We know this village as it is famous for its shops selling baskets and blinds, and all sorts of stuff made from Esparto grass. If you have read a previous Blog post about Esparto, you will know that I couldnt possibly have any room for any more baskets, so I didnt succumb this time ! Instead I bought a small round cane table, that we are going to paint a bright yellow gloss paint , to have by the pool. The restaurant we went to is quite dark and trendy looking, and I found the menu a bit tricky as several words were unfamiliar and I gathered they were written in Valencian or Catalan. The food was DELICIOUS! Oh wow. The starter of a thin sliver of foie gras ,between a galette (slightly salty short-bready) with lemony-ginger marmalade was one of the best things that I have ever eaten. Loved the pale green bowl too. The restaurant make all their own bread, pastries, and puddings. Another simple dish of sauteed potatoes with Iberico ham and broken fried eggs atop, was just perfect, and to be copied this week at home.

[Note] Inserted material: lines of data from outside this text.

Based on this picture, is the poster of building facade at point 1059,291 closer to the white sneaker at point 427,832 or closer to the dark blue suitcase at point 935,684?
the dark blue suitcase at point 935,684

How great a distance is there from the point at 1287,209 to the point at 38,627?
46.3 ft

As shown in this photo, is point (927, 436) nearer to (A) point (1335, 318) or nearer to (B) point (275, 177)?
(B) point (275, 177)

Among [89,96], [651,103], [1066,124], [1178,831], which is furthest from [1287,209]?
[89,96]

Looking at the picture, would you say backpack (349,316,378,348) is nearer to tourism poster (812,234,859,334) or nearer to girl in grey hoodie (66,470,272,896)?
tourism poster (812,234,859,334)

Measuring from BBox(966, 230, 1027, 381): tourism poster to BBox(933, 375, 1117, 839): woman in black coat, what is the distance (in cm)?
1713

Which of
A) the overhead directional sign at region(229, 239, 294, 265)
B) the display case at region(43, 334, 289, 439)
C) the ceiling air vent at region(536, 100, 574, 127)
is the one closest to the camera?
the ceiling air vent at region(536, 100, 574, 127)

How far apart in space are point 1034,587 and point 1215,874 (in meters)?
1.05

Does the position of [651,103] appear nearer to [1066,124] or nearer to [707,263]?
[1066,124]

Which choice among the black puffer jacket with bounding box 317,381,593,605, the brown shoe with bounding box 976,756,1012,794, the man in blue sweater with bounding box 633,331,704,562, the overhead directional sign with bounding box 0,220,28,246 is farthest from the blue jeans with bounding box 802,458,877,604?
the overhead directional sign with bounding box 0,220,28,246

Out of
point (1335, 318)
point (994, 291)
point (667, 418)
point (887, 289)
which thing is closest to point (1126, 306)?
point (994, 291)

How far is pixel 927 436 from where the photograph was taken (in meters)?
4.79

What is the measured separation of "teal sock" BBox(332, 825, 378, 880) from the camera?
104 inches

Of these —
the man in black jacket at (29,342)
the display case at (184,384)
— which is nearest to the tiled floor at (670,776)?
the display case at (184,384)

Breakfast at Cala Clemence.

This beach restaurant -another cool, stylish eatery, with vibrant bougainvillea packing a punch everywhere, is up a slope on a small cliff on the beach at Portichol. We love this pretty, pebbly beach ( very hard underfoot!), edged with startling white fishermens cottages that you just want to buy, and live in forever. A gorgeous bay. At the top of which are some pretty stunning ,mega bucks styled with an inch of their life, houses.

We had a great breakfast, and then crashed out in the hot sun for a few hours before heading back to the port for more swimming at La Grava beach…

Drinks and Tapas at the Nomad Hotel.

This super trendy , inspired by Morocco ( several El Fenn-esque touchs about), opened in July , and we headed for the (pricey) Sky Bar, with its stunning views over the port, and out over the promenade to the turquoise sea. I love the styling of this place-my only criticism being, that it could do with a little more colour , to break up the stone and brick and beigey washes-think Majorelle blue .Fabulous cacti though , and views to die for-there is even a small dipping pool for residents tucked in a corner of another sun terrace. We had a waiter who took great pride in his execution of all manner of cocktails while we were there, and once we had gulped at the price of gin and tonics , we decided that we would definitely go back! ( we have got used to local Spanish bars with no measures for drinks , except how well they know you)!

We had the best time-loved the contrast between Isleta and Javea..loved all the foodie, interior and exterior housey ideas, that I have gleaned from our four days away, and it was, as it always is, lovely to see our great friends.